彼のバイクで海辺まで

ベランダの展望は、南西の真向かいにマンションがあるだけで、周囲に他に 電波塔以外の高い建造物がないせいで、建物の際にあたる東北の方角には、空気が澄んで天候が良ければ 辛うじて海が臨めるのだけれど、そうでなくて 曇っていても靄けていても 夜のつつ闇であってさえも、彼女のいるその方角を眺めては、考えてしまう、記憶に優勢な 何でも呑み込む無限のブラックホールみたいな 夜の感触ばかりを追うせいで、いざ会い目にすると、実際のその体躯の小ささに はかなさに 泣きそうになる。
真っ暗になって、いつしか家に来て背後にいたRの顔も見ぬままに思わずに「海が見たいな」と口走ったら、本当に海まで行くかと持ちかけられ、その返答は予想だにしていなかったから、でももう夜だし暗いし風も冷たくて寒いし さすがに悪いよと遠慮したら、「おれも走りたいから」と、彼のバイクで海辺まで。
ぼくらの家がある市街地の外れから海までは、車で45分もあれば着く。樹林のなかに点在する民家と工場と、生き物みたいに聳つ背の高い路灯以外には、人一人いない (実際には、街灯の下に屯っていた、軽装の地元のギャングが数人、ぼくらに後続し 道路の真ん中に出て 卑猥なことばを投げつけ囃し立ててきたが)、他所よそしく ただ広い夜の郊外を、運転するRの腰にしがみついて体を預けて、向かい風に煽られて走り抜け、駐車場にバイクは停めて、今はもううち捨てられたような海の家と木のベンチとテーブルのある小さな砂浜の、水に濡れない ぎりぎりの渚に 二人並んで 身を密着させて居た。
前の駐車場には車、横の船着き場には 私用の小舟が たくさん停/泊めてあったが、持ち主はどこへやら、周りには誰もおらず、坂を下って低まったところにて、民家の窓明かりも 防波堤と木立に隠れ、午後からの強風は少し弱まってきていたけれど、それでも、至近距離でも会話が成り立たない轟音でとり巻き、体の熱を奪っていくし、砂が入るから目を開いていられないし、海は地獄へと引きずり込むように黒々と 寄せ退き 一時毎に姿を変え うごめく瀾はただ恐ろしく、遠くの岬の発電所の灯りすらも冷ややかで、どう転んでもロマンチックなムードには持ち込めそうもない荒寥のなか、それでもRくんは笑顔をつくって、吻づけをしてくれた。浜辺の際の電灯に皓く照らされた笑顔が綺麗だった。
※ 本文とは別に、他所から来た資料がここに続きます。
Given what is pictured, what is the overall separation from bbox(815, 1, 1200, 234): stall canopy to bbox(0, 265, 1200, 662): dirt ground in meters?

最近生やし始めた口髭の感触が擽ばゆかった。
この辺は、地形が入り組んで、幾重もの湾に囲まれた内側だから、遠くの海も大陸も臨める筈がないのは分かりきっていたが、互いの体温しか頼れそうなもののない辛辣な場に身を寄せるのが 自縄自縛性もあり どこか心づよく、寒さと退屈が限界に達するまで、何時間か頑張って座っていた。